St. Kitts-born British novelist Caryl Phillips is fully aware that few blacks have come to grips with the ravages of slavery in the American south. Even for those who have, there are stories that remain untold -- and which still hover on the horizon of history.

Phillips' fifth offering, Crossing The River, is the pinnacle of his drive to identify, understand and re-weave some curiously omitted threads of experience back into the quilt of black consciousness.

Instead of dwelling on the self-hate legacy of slavery Phillips explores the myriad relationships that were forged by it.

Shortlisted for the 1993 Booker Prize, Crossing The River is both gut-wrenching and uplifting as Phillips turns one-dimensional perceptions of black experience upside down.

It's a fearlessly honest, time-tripping epic that shies away from no taboo. Lovelorn letters from the 1800s reveal cross-generational love between a repatriated ex-slave and his former master.

In between, Phillips draws from eerie journal entries of an 18th-century slave ship captain and the hallucinatory thoughts of an aged, freedom-seeking slave precariously perched in the Wild West.

What comes forth is both repugnant and alluring as three distinct historical themes ingeniously embody 250 years of spiritual and existential toil.

The title's "crossing" begins with the confession of nameless father -- a would-be free man -- who is spiritually bound by economic shackles.
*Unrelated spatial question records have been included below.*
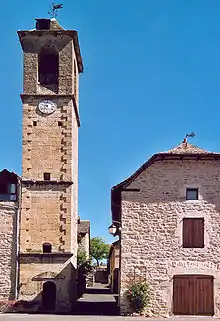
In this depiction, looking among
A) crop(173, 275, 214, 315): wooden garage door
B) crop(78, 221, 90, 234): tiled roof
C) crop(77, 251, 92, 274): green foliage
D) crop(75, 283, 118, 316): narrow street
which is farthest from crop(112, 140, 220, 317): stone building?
crop(78, 221, 90, 234): tiled roof

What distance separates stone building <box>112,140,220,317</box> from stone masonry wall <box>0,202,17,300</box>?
801cm

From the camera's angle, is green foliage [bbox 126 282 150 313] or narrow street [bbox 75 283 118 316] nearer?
green foliage [bbox 126 282 150 313]

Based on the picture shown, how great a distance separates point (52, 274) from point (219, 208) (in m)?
10.4

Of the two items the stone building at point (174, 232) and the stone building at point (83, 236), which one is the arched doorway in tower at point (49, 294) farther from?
the stone building at point (83, 236)

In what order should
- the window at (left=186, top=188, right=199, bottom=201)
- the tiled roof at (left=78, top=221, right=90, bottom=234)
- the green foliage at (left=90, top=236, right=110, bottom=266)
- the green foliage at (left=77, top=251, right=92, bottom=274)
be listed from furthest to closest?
the green foliage at (left=90, top=236, right=110, bottom=266)
the tiled roof at (left=78, top=221, right=90, bottom=234)
the green foliage at (left=77, top=251, right=92, bottom=274)
the window at (left=186, top=188, right=199, bottom=201)

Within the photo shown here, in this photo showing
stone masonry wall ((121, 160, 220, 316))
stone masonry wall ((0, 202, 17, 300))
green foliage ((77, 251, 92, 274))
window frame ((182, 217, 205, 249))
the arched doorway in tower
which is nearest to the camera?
stone masonry wall ((121, 160, 220, 316))

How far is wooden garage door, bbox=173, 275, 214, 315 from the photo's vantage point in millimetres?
27250

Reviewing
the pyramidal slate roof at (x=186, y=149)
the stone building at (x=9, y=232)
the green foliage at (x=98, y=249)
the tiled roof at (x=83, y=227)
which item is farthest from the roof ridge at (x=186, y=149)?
the green foliage at (x=98, y=249)

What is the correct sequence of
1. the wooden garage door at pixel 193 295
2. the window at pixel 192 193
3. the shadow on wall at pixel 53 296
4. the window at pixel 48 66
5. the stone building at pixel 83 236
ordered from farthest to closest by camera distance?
the stone building at pixel 83 236
the window at pixel 48 66
the shadow on wall at pixel 53 296
the window at pixel 192 193
the wooden garage door at pixel 193 295

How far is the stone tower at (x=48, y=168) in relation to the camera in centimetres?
3300

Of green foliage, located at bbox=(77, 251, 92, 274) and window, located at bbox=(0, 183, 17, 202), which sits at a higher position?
window, located at bbox=(0, 183, 17, 202)

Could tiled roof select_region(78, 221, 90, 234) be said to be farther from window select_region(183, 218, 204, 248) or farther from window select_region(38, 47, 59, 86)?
window select_region(183, 218, 204, 248)

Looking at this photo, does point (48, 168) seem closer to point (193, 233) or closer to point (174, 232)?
point (174, 232)

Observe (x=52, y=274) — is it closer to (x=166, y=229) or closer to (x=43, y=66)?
(x=166, y=229)
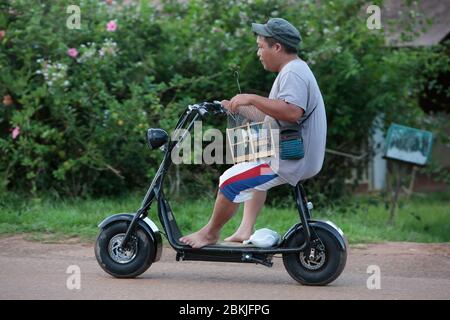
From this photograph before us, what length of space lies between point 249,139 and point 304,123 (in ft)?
1.32

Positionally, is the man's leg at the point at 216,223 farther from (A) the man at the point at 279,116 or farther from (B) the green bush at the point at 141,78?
(B) the green bush at the point at 141,78

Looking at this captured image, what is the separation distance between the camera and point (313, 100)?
235 inches

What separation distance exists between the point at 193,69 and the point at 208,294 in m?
4.86

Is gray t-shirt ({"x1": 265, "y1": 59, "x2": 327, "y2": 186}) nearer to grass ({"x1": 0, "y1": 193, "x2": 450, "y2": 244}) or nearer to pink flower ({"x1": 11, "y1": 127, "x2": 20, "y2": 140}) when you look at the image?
grass ({"x1": 0, "y1": 193, "x2": 450, "y2": 244})

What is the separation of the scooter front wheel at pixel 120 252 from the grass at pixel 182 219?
74.2 inches

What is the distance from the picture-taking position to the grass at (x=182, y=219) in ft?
27.1

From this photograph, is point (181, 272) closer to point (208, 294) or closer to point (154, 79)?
point (208, 294)

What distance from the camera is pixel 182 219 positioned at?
336 inches

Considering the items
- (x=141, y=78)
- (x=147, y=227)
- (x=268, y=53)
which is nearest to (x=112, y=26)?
(x=141, y=78)

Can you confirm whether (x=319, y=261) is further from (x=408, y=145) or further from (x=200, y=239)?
(x=408, y=145)

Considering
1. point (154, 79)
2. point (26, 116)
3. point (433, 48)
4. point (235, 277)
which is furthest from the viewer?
point (433, 48)

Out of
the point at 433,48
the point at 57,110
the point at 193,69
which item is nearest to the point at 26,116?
the point at 57,110

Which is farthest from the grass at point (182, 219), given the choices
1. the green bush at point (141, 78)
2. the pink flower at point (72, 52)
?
the pink flower at point (72, 52)

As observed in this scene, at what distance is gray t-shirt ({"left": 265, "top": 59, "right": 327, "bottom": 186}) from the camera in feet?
19.3
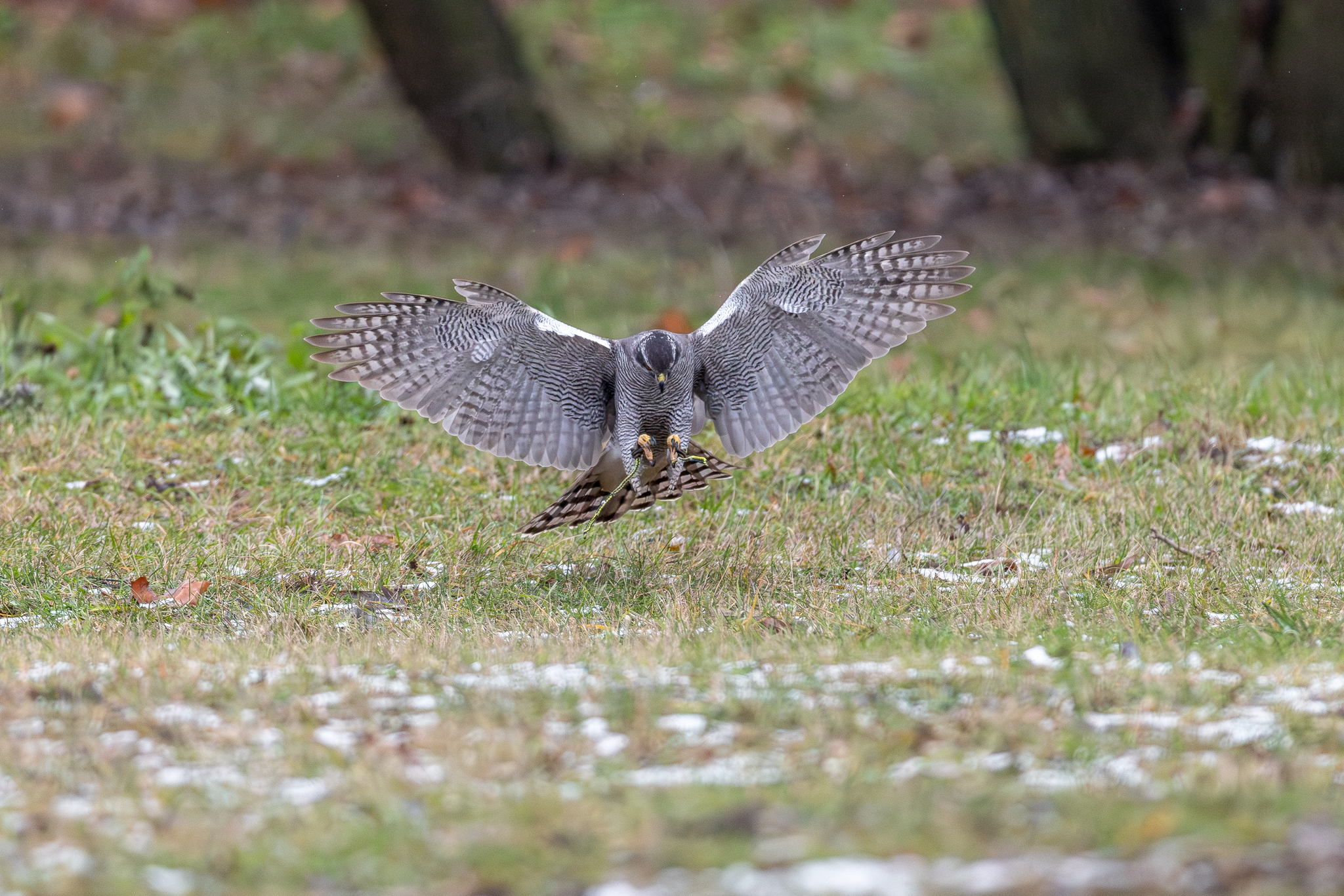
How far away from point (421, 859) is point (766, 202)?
10.00m

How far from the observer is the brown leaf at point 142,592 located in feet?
18.2

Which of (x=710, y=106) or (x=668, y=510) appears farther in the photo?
(x=710, y=106)

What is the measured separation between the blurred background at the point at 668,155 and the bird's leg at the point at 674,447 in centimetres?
308

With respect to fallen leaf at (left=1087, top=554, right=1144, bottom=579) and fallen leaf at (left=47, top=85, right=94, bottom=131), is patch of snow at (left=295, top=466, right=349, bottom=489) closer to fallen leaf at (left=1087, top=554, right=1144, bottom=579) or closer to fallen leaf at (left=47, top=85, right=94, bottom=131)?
fallen leaf at (left=1087, top=554, right=1144, bottom=579)

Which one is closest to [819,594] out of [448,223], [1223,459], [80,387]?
[1223,459]

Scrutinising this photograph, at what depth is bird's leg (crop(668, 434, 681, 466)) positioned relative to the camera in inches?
218

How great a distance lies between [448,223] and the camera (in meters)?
12.3

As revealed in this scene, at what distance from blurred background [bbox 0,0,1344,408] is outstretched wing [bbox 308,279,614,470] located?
8.50 ft

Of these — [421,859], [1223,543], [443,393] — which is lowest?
[1223,543]

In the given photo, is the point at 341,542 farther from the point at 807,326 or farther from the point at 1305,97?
the point at 1305,97

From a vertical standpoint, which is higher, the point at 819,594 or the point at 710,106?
the point at 710,106

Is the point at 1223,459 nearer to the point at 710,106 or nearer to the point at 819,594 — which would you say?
the point at 819,594

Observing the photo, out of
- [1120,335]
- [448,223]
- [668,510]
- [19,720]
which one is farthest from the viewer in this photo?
[448,223]

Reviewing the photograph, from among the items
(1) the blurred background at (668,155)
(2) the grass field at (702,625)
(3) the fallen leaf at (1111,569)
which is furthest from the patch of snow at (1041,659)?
(1) the blurred background at (668,155)
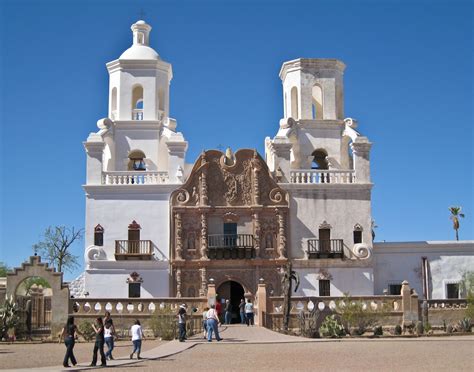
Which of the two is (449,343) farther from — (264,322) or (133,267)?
(133,267)

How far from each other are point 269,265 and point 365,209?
242 inches

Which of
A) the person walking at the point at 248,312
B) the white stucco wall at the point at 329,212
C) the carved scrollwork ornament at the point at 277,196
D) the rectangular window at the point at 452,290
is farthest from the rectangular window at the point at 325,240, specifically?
the rectangular window at the point at 452,290

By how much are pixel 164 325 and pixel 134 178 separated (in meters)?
12.2

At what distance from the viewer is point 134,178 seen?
1668 inches

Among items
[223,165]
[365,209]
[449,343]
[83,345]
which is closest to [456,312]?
[365,209]

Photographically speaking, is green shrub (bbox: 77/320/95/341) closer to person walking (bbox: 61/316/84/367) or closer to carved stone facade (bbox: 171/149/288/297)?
carved stone facade (bbox: 171/149/288/297)

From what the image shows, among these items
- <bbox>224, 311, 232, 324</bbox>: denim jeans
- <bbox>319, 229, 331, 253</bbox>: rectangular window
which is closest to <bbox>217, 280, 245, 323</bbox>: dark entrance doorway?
<bbox>224, 311, 232, 324</bbox>: denim jeans

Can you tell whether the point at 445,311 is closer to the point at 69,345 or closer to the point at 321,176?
the point at 321,176

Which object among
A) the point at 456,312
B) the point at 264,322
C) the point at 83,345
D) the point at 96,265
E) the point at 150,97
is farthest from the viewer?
the point at 150,97

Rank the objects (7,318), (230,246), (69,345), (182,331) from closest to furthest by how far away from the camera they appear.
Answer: (69,345)
(182,331)
(7,318)
(230,246)

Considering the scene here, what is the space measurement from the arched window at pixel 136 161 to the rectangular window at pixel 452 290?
18.4 m

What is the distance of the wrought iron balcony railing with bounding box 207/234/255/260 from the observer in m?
41.2

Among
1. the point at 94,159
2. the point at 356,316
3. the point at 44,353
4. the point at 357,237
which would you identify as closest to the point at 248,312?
the point at 356,316

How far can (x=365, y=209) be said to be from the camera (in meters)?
42.3
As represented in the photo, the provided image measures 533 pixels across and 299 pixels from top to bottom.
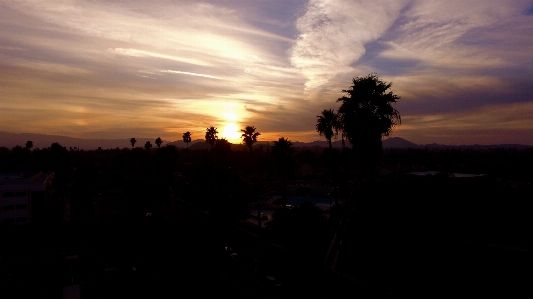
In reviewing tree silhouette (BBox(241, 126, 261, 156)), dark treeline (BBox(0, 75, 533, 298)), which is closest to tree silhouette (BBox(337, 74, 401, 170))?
dark treeline (BBox(0, 75, 533, 298))

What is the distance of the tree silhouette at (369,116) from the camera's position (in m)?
21.5

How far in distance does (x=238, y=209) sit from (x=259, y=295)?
14.5 meters

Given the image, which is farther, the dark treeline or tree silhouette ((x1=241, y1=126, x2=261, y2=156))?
tree silhouette ((x1=241, y1=126, x2=261, y2=156))

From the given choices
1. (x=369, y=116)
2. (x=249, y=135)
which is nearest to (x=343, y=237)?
(x=369, y=116)

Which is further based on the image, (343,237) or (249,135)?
(249,135)

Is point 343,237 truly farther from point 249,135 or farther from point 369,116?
point 249,135

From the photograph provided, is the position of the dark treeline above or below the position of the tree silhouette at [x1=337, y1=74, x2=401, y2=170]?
below

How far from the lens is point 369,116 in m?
21.7

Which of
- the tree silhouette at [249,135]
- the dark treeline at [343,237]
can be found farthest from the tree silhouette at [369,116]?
the tree silhouette at [249,135]

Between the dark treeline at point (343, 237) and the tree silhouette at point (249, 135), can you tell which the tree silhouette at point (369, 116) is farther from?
the tree silhouette at point (249, 135)

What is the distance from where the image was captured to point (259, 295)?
2184 cm

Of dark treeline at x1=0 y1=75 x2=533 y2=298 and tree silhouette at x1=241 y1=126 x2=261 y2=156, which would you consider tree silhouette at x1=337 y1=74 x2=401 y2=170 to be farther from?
tree silhouette at x1=241 y1=126 x2=261 y2=156

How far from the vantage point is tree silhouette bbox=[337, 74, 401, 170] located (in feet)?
70.5

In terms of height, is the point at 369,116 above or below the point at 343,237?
above
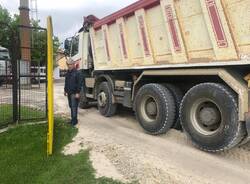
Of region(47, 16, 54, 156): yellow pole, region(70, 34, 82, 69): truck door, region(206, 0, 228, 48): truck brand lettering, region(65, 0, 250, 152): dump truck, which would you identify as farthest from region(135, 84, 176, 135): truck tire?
region(70, 34, 82, 69): truck door

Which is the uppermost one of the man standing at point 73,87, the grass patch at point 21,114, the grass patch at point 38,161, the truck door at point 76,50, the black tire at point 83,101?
the truck door at point 76,50

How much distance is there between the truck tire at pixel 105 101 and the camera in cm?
1057

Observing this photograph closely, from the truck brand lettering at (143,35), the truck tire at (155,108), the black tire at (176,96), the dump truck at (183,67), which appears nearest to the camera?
the dump truck at (183,67)

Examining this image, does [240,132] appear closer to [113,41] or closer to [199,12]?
[199,12]

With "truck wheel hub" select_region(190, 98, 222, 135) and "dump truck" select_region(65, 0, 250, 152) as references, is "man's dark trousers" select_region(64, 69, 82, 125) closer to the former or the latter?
"dump truck" select_region(65, 0, 250, 152)

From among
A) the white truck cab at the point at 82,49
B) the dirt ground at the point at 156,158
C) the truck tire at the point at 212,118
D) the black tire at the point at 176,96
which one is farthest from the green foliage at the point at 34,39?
the truck tire at the point at 212,118

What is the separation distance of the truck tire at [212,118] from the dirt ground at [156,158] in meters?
0.26

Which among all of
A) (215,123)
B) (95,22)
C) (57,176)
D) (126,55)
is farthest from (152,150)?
(95,22)

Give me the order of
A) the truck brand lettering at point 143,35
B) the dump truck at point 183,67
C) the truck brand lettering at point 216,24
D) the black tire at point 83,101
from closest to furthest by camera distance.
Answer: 1. the dump truck at point 183,67
2. the truck brand lettering at point 216,24
3. the truck brand lettering at point 143,35
4. the black tire at point 83,101

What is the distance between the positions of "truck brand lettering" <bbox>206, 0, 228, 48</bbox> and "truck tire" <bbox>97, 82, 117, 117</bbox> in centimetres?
461

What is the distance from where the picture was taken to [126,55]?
31.3ft

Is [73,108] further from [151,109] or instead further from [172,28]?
[172,28]

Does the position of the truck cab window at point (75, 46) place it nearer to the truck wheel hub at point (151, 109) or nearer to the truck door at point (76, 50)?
the truck door at point (76, 50)

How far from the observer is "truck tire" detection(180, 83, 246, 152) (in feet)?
20.5
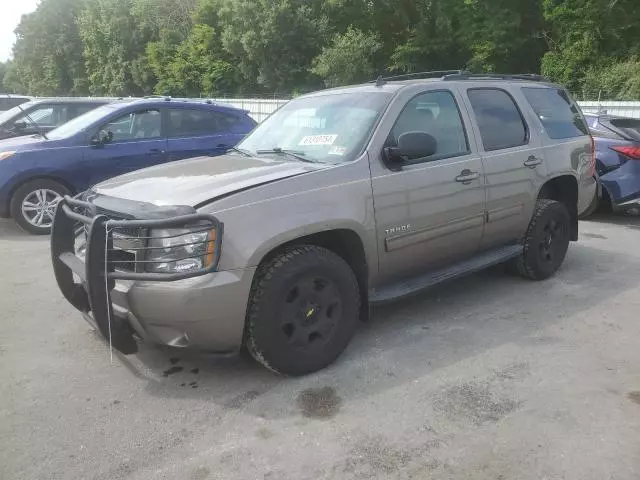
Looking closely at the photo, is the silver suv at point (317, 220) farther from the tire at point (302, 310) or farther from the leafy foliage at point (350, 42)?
the leafy foliage at point (350, 42)

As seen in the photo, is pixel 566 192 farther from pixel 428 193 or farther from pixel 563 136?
pixel 428 193

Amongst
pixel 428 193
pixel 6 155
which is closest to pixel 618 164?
pixel 428 193

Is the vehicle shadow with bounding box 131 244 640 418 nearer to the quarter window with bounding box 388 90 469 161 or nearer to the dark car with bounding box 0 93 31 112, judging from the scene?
the quarter window with bounding box 388 90 469 161

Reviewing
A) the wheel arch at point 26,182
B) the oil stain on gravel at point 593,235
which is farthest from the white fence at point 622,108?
the wheel arch at point 26,182

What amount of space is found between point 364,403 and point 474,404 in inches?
24.1

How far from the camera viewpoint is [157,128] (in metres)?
8.21

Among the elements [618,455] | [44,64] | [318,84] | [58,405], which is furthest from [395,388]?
[44,64]

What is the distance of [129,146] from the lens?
310 inches

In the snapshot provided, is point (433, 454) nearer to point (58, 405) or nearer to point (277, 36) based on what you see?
point (58, 405)

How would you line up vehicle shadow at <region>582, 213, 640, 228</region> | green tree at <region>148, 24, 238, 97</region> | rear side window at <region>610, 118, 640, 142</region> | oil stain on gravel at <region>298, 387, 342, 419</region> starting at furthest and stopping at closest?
green tree at <region>148, 24, 238, 97</region>, vehicle shadow at <region>582, 213, 640, 228</region>, rear side window at <region>610, 118, 640, 142</region>, oil stain on gravel at <region>298, 387, 342, 419</region>

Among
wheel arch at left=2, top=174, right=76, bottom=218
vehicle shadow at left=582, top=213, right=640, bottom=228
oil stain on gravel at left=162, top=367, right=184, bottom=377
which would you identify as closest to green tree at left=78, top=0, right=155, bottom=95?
wheel arch at left=2, top=174, right=76, bottom=218

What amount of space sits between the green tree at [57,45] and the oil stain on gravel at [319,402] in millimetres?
62160

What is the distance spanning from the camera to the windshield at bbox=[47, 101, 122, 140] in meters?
7.68

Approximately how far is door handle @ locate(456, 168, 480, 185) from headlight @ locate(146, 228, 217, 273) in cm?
209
In a moment of "desperate foolishness" he sells his and two sons into slavery, hurling them out into the diaspora.

They land with a resonant thud -- separated by thousands of miles and hundreds of years.

Baptized by the lyrical eloquence that seeps from all of Phillips' work, Crossing The River Is a soul-searching odyssey that bravely grapples with the many dilemmas of black identity through the ages.